Injuries resulting from motor vehicle crashes remain a major public health problem. These injuries cause unnecessary burden of increased taxes and insurance premiums. They can be prevented, or reduced by being a more compassionate and enlightened public with the knowledge that laws prevent excessive costs in the long run. One of the biggest causes of traffic deaths is the roll over crash. This chart from the National Center for Statistics and Analysis shows the highest increase in traffic deaths ballooned from 504 million SUV deaths in 1982 to 2,448 million in 2002. Drivers of SUV’s feel that because their vehicle is oversized they are much safer than the typical automobile. Standard automobiles had the highest number of rollover crashes in 1982 and decreased in 1992 and 2002. The commute and rolling businesses create a lot of the problem. Commuters are in such a hurry to get nowhere they tend not to see the financial burden this puts on society as a whole.
The days of defensive driving are gone Drivers no longer look out for the other guy as in years past. Speed demons and tailgaters are the norm today. No longer do drivers know the meaning of courtesy on the road. Road rage and impatience rules the highways. The number of vehicles traveling the interstates and surface roads continues to explode every year making the highways more and more dangerous to travel on. According to the National Department of Highway Safety, the number of fatalities between 1994 and 2002 increased from 36,254 to 38,309, which goes to show the enormity of the situation.
It has taken years for society to get into the position it finds itself in. Traffic lawlessness is a small but serious repudiation of traffic laws such as not stopping for a stop sign or a traffic light and smacks of anarchy. The mind set in this situation is that “what does it hurt if I don’t stop, there’s no cop around to ticket me, besides they are too busy hunting down drug dealers and I’m in a hurry.” Laws are laws no matter how big or small and every law set by the ones we elect to make them is just as important as the other to formulate the mortar that holds a society together. Tailgaters seem to not know or do not care that it is against the law to follow the car ahead of them to close. Cutting another driver off in a lane of traffic is both dangerous and against the law.
Why then do most drivers, young and old, ignore the rules of the road? It is a mindless action. When asked, “Why are you in such a hurry,” most drivers can’t give a good answer to this question. It is a terribly scary situation when consciences commuters find it necessary to venture out with the knowledge that careless drivers find it necessary to shoot the Brooklyn Salute to another driver who gets in the way or use verbal expletives it make known their displeasure. Road rage has become ramped and out of control. Society cares less what someone else needs or does unless it gets in the way.

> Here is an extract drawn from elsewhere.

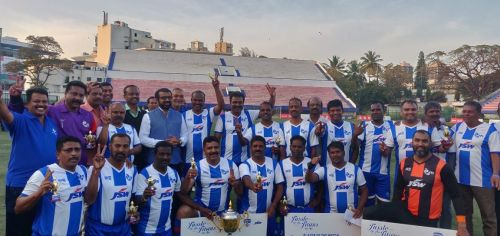 The ITI Legends' team celebrates after its win over HAL in an exhibition game at the Bangalore Football Stadium on Saturday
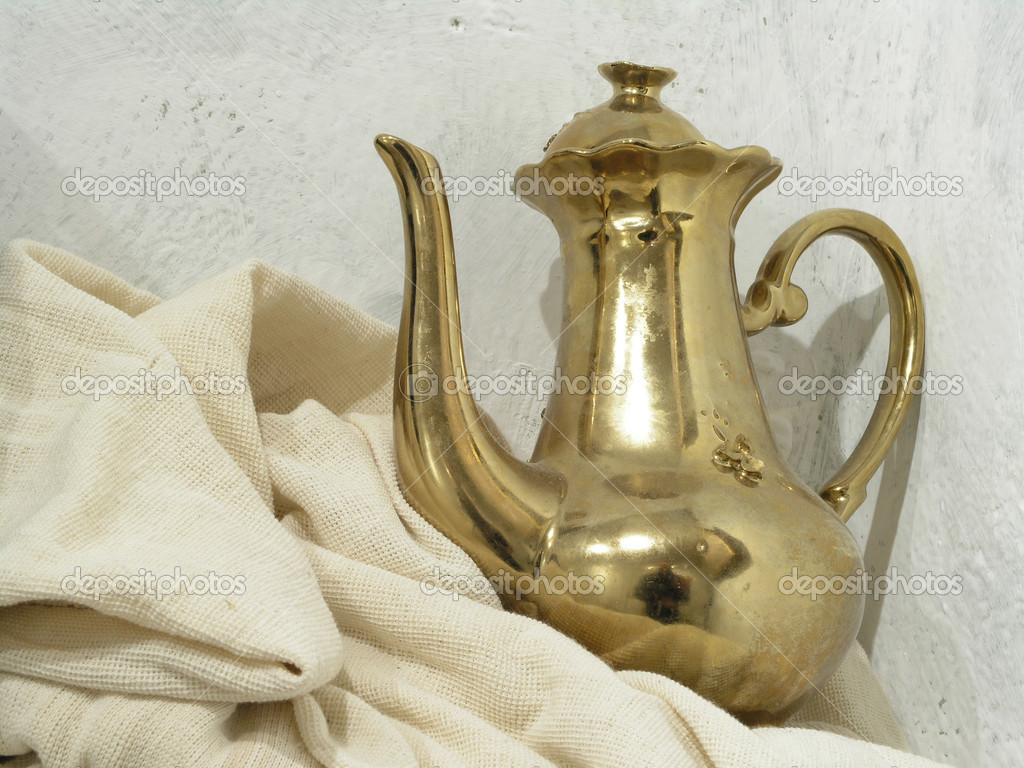Golden cofee pot placed on the linen drapery     Stock Photo #1604674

Take stock America our society is falling apart at the seams! We need to step back and consider the consequences of our actions and learn to give way when necessary. Our fellow travelers are part of what this country is about, and the golden rule applies here. ”Do unto others as you would have them do unto you.” They are not in your way nor do they need to be brandished in a situation that is totally unnecessary. Have a little compassion for others who share the roads!